== Document text ==

The Ruchalski family traveled to Sag Harbor on March 11 to visit a bench they dedicated to their daughter and sister, Mary, who died of cancer last March 11, at age 12.
The stunning ocean view from the bench was not the only beauty to behold. A hundred painted stones, made by Mary’s classmates at St. Agnes Cathedral School, lay around the bench, with messages about her. “Missing your smile,” read one, signed by a boy named Patrick. Another said, “A beautiful soul is never forgotten.”
“It was a beautiful sight,” said Mary’s mother, Carol. Mary wanted to return to Sag Harbor, where the Ruchalskis have a summer home, while she was sick, but she was unable to, Carol added. The bench, which sits on the beach, is Mary’s heaven, in a sense. “I can see her there, you know?” her mother said.
In January 2017, Mary, then a sixth-grader at St. Agnes Cathedral School, was diagnosed with rhabdomyosarcoma, a rare cancer that affects muscle tissue. She died two days before her 13th birthday, after a 14-month battle with the disease, but her family has kept her memory alive.

===
== Supplied records ==

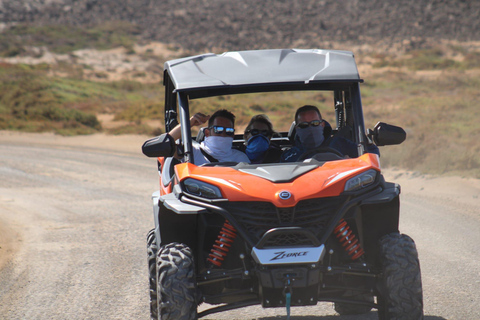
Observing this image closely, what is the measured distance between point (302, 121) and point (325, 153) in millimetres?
576

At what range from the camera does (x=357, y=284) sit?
4648 mm

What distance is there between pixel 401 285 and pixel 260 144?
181 centimetres

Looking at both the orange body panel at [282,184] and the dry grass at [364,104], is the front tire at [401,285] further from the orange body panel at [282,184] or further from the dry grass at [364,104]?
the dry grass at [364,104]

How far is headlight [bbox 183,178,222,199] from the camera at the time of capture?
4461 millimetres

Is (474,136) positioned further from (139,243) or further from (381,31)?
(381,31)

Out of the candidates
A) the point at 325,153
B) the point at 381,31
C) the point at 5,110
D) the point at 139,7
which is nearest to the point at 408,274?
the point at 325,153

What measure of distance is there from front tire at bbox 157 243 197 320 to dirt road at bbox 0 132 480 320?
154cm

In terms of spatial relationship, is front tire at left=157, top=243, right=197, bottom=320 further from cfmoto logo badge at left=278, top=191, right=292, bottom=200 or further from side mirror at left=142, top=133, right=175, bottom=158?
side mirror at left=142, top=133, right=175, bottom=158

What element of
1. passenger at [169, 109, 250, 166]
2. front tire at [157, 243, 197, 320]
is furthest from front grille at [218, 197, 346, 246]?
passenger at [169, 109, 250, 166]

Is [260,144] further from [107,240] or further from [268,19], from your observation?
[268,19]

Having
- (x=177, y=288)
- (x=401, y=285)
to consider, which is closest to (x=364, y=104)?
(x=401, y=285)

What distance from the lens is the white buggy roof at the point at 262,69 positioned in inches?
202

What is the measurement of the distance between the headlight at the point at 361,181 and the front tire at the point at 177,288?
1.23 m

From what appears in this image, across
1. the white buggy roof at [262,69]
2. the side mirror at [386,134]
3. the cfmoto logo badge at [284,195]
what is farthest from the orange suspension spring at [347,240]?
the white buggy roof at [262,69]
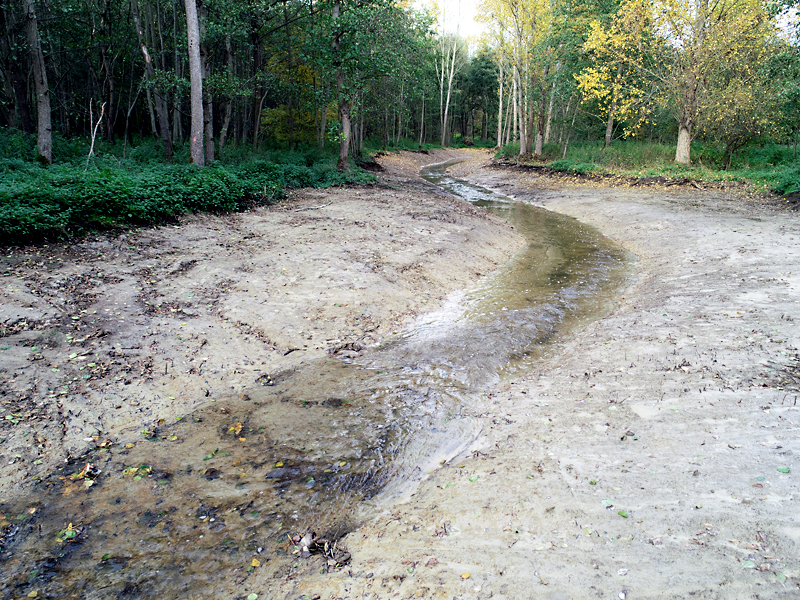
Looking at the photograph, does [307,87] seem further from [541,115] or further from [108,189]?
[541,115]

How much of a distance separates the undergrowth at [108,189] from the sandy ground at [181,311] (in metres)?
0.51

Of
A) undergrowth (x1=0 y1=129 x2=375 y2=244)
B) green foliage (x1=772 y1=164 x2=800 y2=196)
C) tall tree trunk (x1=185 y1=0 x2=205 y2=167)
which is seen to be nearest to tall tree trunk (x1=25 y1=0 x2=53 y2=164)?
undergrowth (x1=0 y1=129 x2=375 y2=244)

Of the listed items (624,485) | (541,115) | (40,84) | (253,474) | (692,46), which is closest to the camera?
(624,485)

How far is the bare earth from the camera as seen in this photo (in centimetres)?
281

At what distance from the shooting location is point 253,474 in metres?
3.94

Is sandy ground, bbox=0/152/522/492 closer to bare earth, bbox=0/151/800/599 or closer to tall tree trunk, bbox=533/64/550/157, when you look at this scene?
bare earth, bbox=0/151/800/599

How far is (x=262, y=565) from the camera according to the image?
10.1ft

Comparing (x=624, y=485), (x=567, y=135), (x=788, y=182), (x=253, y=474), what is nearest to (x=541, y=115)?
(x=567, y=135)

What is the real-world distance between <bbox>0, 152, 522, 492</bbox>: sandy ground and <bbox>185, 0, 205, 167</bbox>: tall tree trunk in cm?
388

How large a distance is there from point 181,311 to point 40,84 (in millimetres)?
10073

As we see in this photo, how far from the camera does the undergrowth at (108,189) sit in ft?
26.4

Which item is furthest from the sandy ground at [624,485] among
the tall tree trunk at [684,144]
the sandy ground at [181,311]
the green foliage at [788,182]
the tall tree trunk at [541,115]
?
the tall tree trunk at [541,115]

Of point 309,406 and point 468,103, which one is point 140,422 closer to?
point 309,406

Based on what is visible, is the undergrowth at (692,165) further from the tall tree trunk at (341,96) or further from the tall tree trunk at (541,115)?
the tall tree trunk at (341,96)
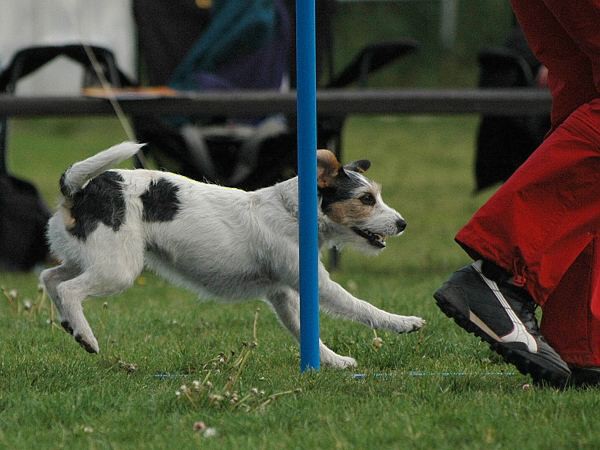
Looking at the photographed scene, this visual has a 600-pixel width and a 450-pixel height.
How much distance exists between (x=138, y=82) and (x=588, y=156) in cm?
629

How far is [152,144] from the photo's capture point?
8.53m

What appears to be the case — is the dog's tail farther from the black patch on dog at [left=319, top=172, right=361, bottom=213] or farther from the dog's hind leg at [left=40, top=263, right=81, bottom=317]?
the black patch on dog at [left=319, top=172, right=361, bottom=213]

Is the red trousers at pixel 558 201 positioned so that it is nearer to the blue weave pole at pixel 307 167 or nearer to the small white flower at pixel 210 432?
the blue weave pole at pixel 307 167

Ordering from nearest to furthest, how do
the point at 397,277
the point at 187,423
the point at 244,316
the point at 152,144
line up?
the point at 187,423, the point at 244,316, the point at 397,277, the point at 152,144

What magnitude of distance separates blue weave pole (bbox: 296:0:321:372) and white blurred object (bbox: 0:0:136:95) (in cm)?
737

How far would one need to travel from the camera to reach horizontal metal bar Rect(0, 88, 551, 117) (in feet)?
25.1

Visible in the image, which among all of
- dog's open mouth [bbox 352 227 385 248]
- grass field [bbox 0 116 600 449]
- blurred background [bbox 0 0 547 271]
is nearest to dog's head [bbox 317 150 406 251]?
dog's open mouth [bbox 352 227 385 248]

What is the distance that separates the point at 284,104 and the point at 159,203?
10.5ft

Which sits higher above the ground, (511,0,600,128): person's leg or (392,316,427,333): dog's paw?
(511,0,600,128): person's leg

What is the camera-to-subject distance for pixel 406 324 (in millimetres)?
4426

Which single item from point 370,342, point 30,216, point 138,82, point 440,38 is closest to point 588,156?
point 370,342

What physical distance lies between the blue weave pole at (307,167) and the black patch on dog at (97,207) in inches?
31.0

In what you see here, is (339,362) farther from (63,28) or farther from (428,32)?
(428,32)

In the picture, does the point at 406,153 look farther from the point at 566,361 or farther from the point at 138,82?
the point at 566,361
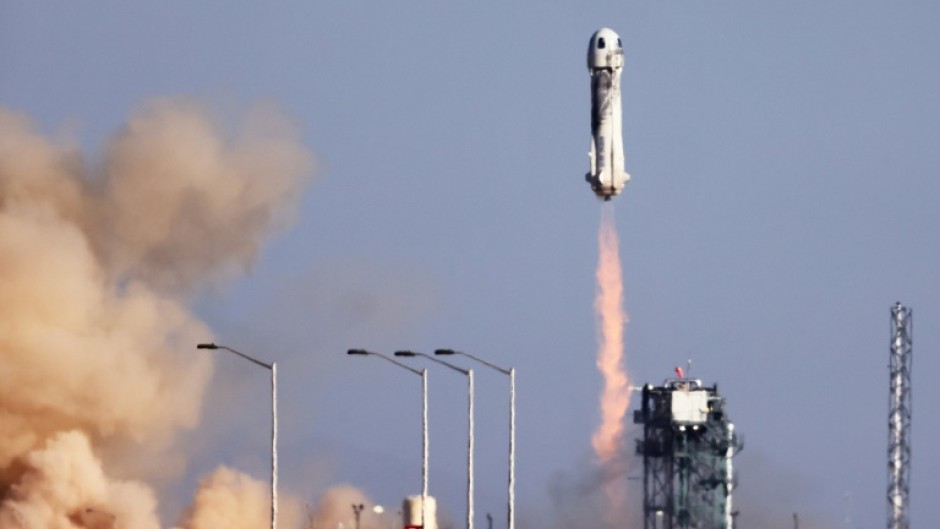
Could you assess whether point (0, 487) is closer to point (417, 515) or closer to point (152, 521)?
point (152, 521)

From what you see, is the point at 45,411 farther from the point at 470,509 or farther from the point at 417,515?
the point at 470,509

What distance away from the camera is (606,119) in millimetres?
187250

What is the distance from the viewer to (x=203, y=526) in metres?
199

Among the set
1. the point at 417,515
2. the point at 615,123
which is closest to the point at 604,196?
the point at 615,123

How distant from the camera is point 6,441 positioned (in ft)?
611

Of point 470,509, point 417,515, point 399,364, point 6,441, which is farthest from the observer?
point 6,441

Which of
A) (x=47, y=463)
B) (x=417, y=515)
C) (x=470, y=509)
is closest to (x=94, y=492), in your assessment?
(x=47, y=463)

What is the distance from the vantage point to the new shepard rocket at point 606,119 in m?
187

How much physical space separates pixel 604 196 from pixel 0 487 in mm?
39182

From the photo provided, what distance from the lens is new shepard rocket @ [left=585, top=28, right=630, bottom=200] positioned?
187m

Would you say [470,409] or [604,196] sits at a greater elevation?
[604,196]

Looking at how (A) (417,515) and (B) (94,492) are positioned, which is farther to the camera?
(B) (94,492)

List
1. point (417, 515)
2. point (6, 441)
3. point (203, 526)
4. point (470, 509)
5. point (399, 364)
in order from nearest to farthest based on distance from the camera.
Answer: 1. point (399, 364)
2. point (470, 509)
3. point (417, 515)
4. point (6, 441)
5. point (203, 526)

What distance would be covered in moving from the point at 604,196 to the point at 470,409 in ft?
135
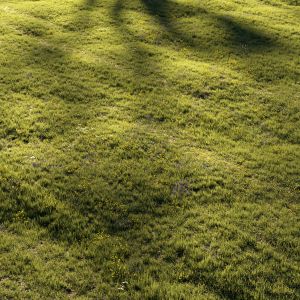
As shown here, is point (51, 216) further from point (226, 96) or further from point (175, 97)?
point (226, 96)

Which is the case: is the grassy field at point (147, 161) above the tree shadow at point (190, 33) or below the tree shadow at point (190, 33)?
below

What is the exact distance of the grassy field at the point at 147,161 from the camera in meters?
13.7

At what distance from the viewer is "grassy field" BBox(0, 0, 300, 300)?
13.7 m

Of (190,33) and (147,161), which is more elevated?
(190,33)

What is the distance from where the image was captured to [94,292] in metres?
12.9

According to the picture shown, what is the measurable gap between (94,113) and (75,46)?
11032 millimetres

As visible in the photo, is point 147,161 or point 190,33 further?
point 190,33

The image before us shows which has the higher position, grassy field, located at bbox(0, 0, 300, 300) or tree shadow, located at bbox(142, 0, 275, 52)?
tree shadow, located at bbox(142, 0, 275, 52)

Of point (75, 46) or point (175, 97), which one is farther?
point (75, 46)

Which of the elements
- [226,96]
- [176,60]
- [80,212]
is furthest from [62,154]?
[176,60]

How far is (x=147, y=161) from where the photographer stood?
19.4 m

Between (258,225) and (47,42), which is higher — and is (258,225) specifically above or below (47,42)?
below

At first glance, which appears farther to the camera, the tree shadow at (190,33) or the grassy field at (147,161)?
the tree shadow at (190,33)

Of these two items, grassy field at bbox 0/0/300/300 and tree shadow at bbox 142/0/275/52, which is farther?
tree shadow at bbox 142/0/275/52
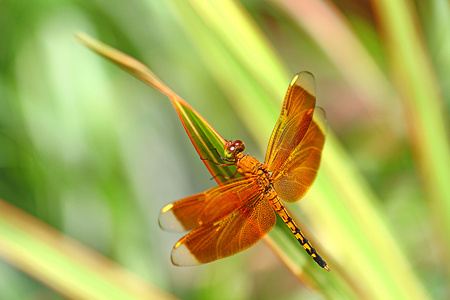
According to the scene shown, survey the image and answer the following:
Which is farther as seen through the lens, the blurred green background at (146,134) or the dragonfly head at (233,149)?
the blurred green background at (146,134)

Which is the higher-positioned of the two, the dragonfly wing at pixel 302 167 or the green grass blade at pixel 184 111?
the green grass blade at pixel 184 111

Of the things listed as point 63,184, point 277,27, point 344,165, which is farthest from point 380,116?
point 63,184

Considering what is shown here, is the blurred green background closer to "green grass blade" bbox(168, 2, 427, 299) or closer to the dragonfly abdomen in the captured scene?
"green grass blade" bbox(168, 2, 427, 299)

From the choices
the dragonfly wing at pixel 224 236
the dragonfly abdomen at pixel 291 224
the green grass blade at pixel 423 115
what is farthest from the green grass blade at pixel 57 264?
the green grass blade at pixel 423 115

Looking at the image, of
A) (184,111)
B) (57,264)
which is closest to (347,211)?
(184,111)

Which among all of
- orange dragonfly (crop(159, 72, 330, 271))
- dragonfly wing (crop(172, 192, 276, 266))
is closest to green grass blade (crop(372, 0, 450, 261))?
orange dragonfly (crop(159, 72, 330, 271))

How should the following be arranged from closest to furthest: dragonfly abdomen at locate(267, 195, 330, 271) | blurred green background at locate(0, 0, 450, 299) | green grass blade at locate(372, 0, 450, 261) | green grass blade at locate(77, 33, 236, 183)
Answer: green grass blade at locate(77, 33, 236, 183)
dragonfly abdomen at locate(267, 195, 330, 271)
green grass blade at locate(372, 0, 450, 261)
blurred green background at locate(0, 0, 450, 299)

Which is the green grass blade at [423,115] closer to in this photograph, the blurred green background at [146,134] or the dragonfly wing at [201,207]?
the blurred green background at [146,134]

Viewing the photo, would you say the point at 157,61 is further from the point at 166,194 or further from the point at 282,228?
the point at 282,228

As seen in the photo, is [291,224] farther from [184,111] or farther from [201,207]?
[184,111]
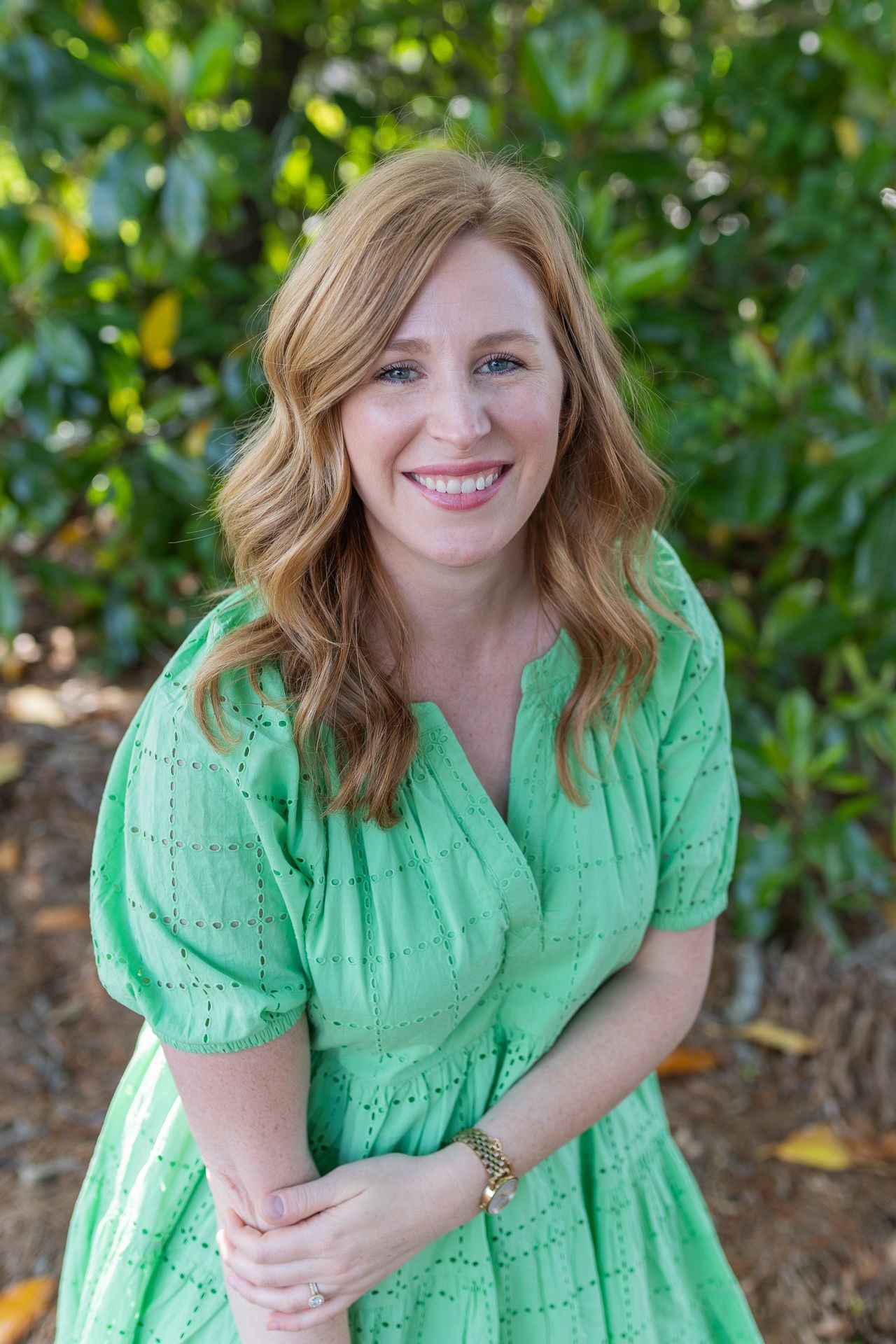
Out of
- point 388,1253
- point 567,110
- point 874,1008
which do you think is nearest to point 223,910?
point 388,1253

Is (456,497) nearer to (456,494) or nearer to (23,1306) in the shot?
(456,494)

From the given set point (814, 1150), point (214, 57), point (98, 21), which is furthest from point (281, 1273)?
point (98, 21)

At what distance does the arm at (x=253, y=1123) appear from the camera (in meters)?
1.08

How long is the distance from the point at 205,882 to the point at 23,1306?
1223 millimetres

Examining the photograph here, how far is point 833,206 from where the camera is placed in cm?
235

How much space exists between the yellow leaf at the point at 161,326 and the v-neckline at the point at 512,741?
63.5 inches

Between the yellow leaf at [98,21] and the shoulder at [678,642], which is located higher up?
the yellow leaf at [98,21]

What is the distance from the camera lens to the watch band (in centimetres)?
117

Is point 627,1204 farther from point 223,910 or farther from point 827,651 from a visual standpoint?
point 827,651

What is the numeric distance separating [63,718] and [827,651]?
181 centimetres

===

### Task 1
From the passage about the memorial bench, reproduce the text from "In January 2017, Mary, then" up to and including "her memory alive.".
### Task 2
Answer these questions using the passage about the memorial bench:
(a) How many painted stones lay around the bench?
(b) What is the name of Mary's mother?
(c) What cancer was Mary diagnosed with?

### Task answer 1
In January 2017, Mary, then a sixth-grader at St. Agnes Cathedral School, was diagnosed with rhabdomyosarcoma, a rare cancer that affects muscle tissue. She died two days before her 13th birthday, after a 14-month battle with the disease, but her family has kept her memory alive.

### Task answer 2
(a) A hundred.
(b) Carol.
(c) Rhabdomyosarcoma.